(Collected data)
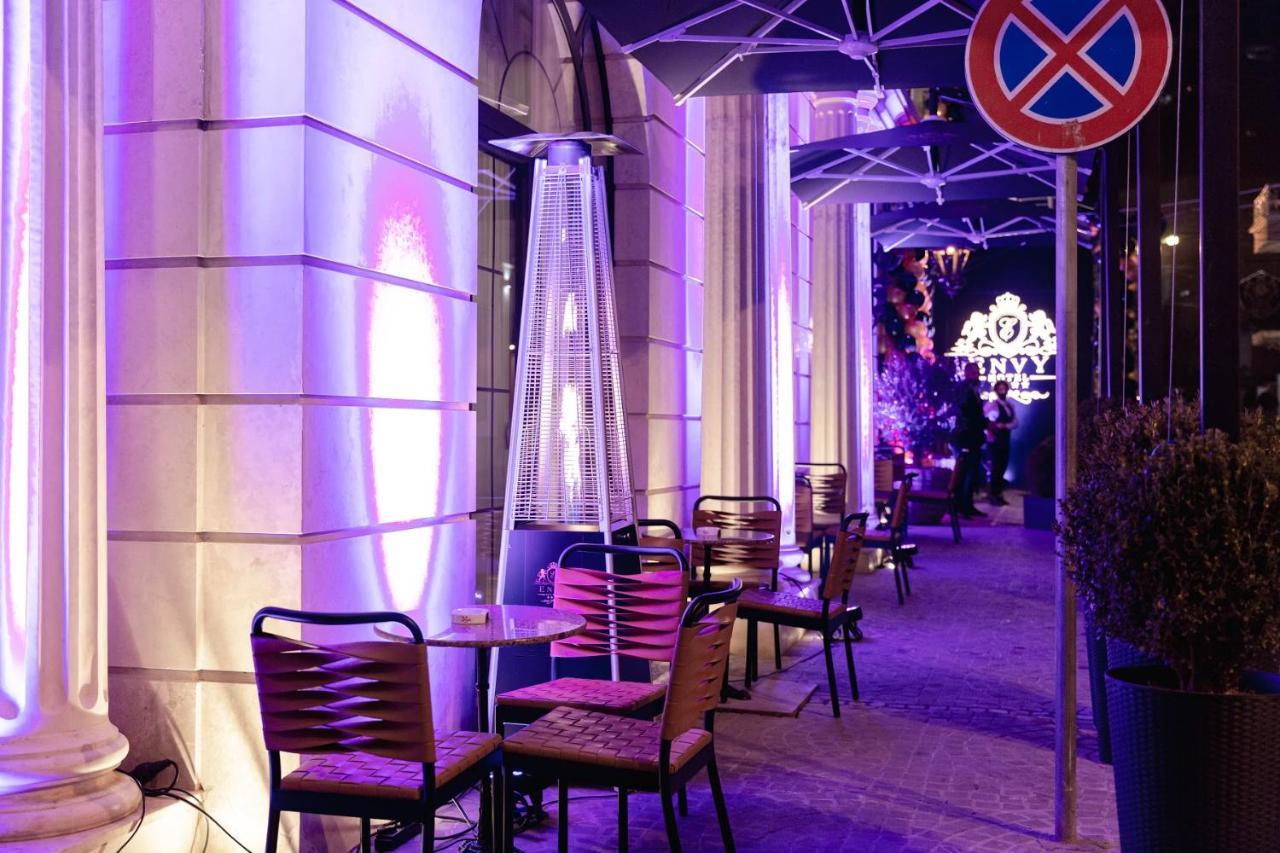 דורס Envy Hotel מראה חיצוני תמונה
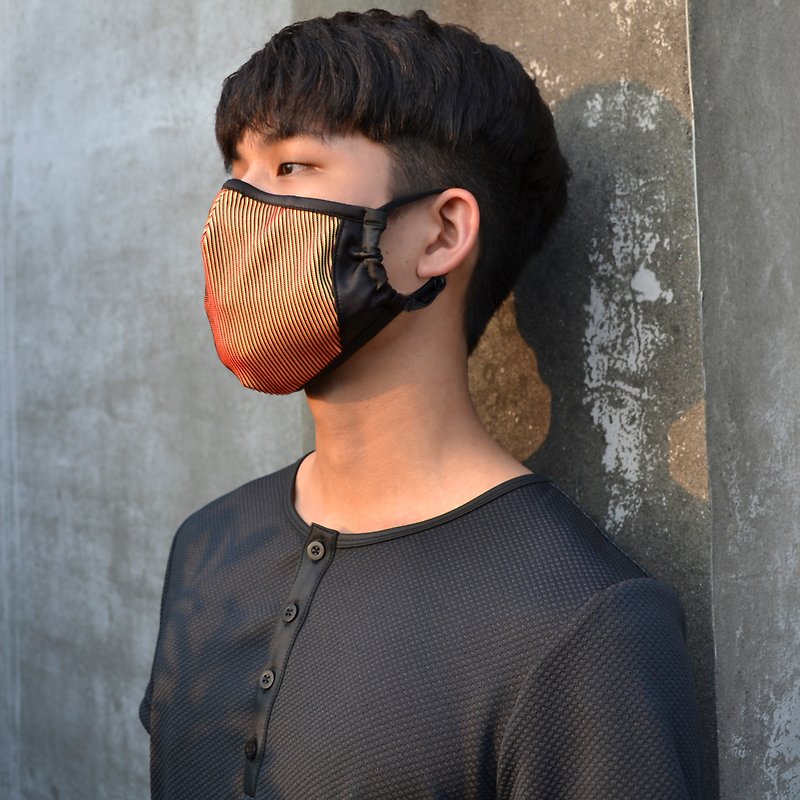 ColorFlow  Mask (3D Gold)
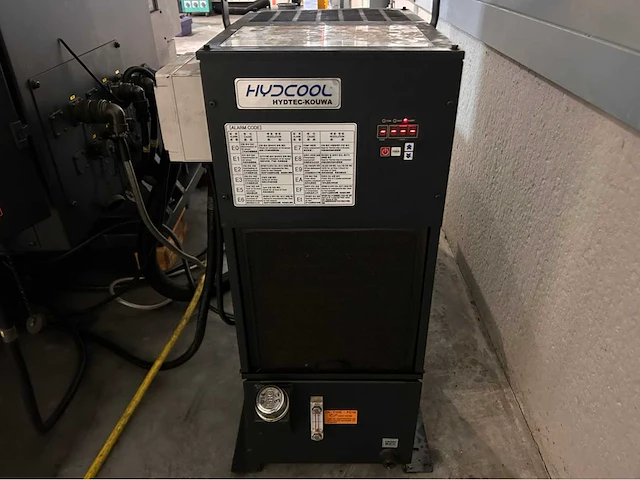 2020 doosan mynx 7500ii cnc universeel machinecentrum - afbeelding 13 van  27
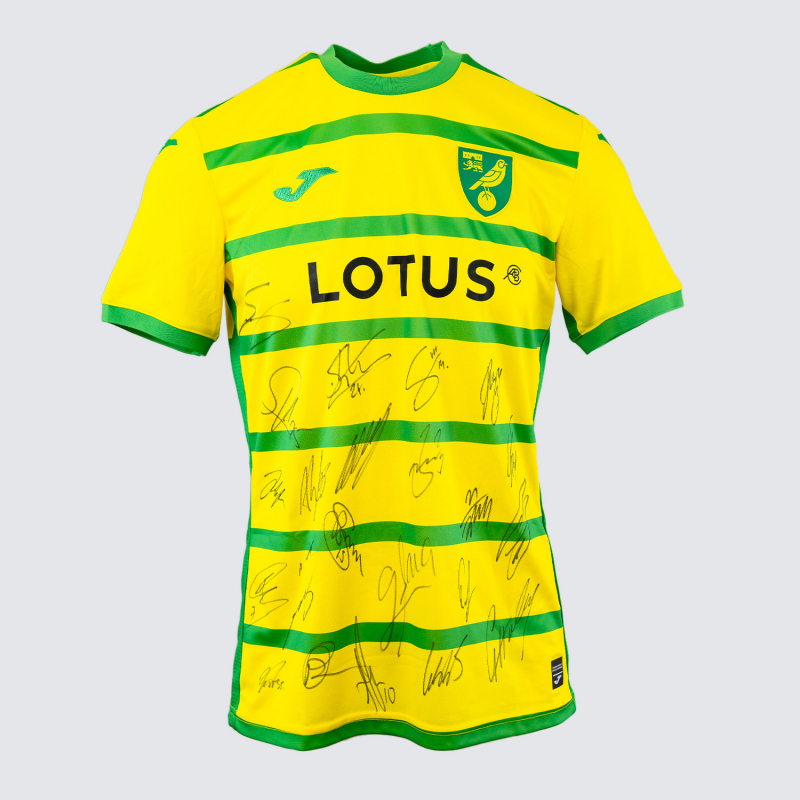 2023/24 Presentation Boxed Signed Shirt 2023/24 Presentation Boxed Signed Shirt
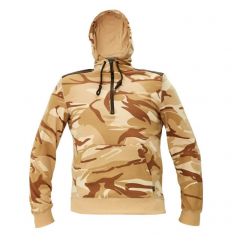 Bluza z kapturem moro CRV CRAMBE 03060028W0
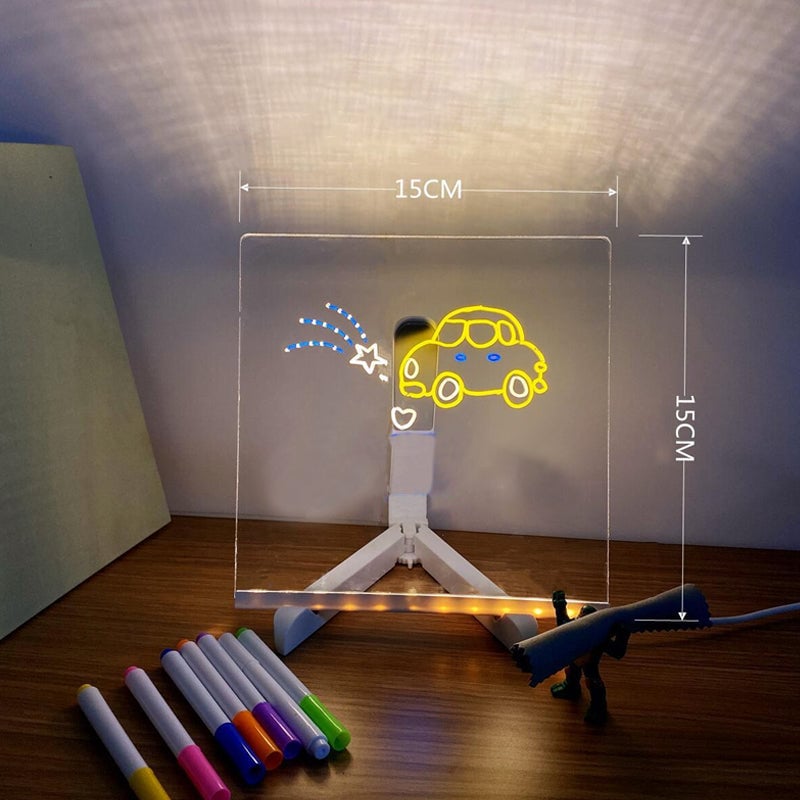 🎄 Christmas Gifts 49% OFF 🎄 - LED Note Board with Colors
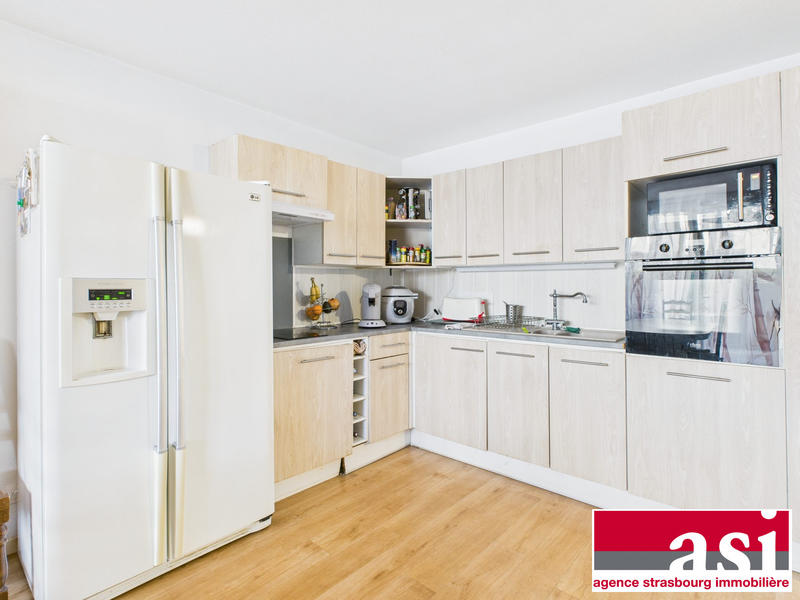 Appartement - 71 m² - 4 pièces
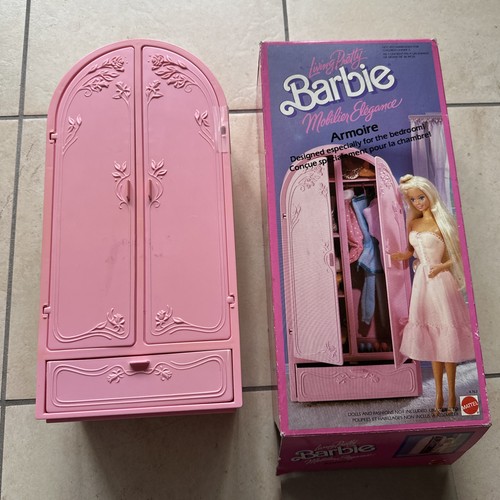 Mattel barbie 4763 mobilier - mattel,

* _PROBLEM_:
Retype every line of the items above word for word, leaving out the pictures.

* _SOLUTION FOR THIS TASK_:
 דורס Envy Hotel מראה חיצוני תמונה
 ColorFlow  Mask (3D Gold)
 2020 doosan mynx 7500ii cnc universeel machinecentrum - afbeelding 13 van  27
 2023/24 Presentation Boxed Signed Shirt 2023/24 Presentation Boxed Signed Shirt
 Bluza z kapturem moro CRV CRAMBE 03060028W0
 🎄 Christmas Gifts 49% OFF 🎄 - LED Note Board with Colors
 Appartement - 71 m² - 4 pièces
 Mattel barbie 4763 mobilier - mattel,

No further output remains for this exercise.